— Begin —

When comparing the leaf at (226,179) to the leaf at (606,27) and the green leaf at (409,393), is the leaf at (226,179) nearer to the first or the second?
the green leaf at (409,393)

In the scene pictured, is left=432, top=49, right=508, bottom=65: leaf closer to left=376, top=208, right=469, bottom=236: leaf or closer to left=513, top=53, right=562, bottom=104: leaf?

— End —
— Begin —

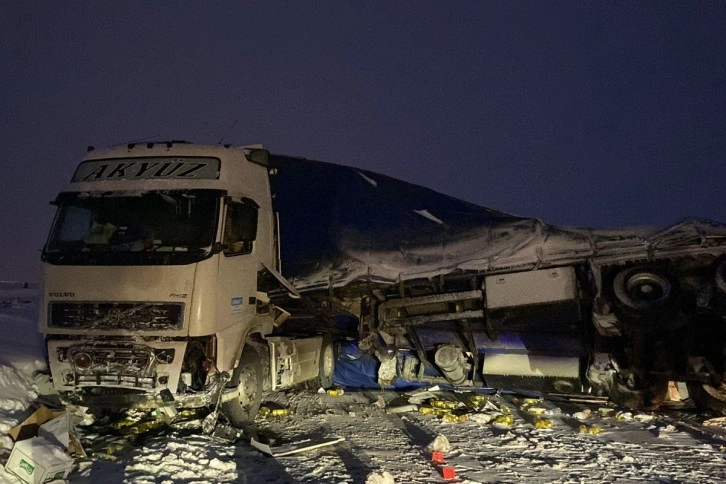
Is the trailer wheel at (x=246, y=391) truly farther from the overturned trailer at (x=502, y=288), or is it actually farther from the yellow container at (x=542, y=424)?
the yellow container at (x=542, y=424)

— End —
— Begin —

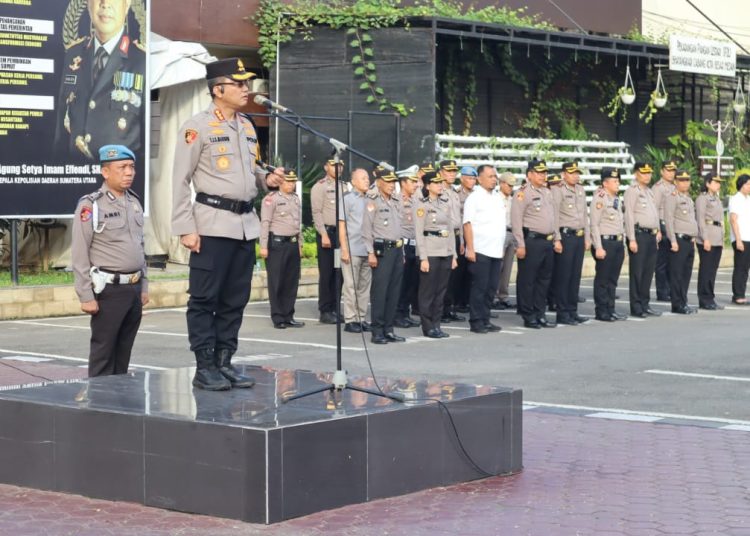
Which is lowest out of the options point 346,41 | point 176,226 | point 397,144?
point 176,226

— End —

> [TASK TO CARRY OUT]: List every line in the items above that contains the string "container".

> [TASK RESULT]:
Is the trailer wheel at (x=246, y=391) truly farther from the overturned trailer at (x=502, y=288), or is it actually farther from the yellow container at (x=542, y=424)?
the yellow container at (x=542, y=424)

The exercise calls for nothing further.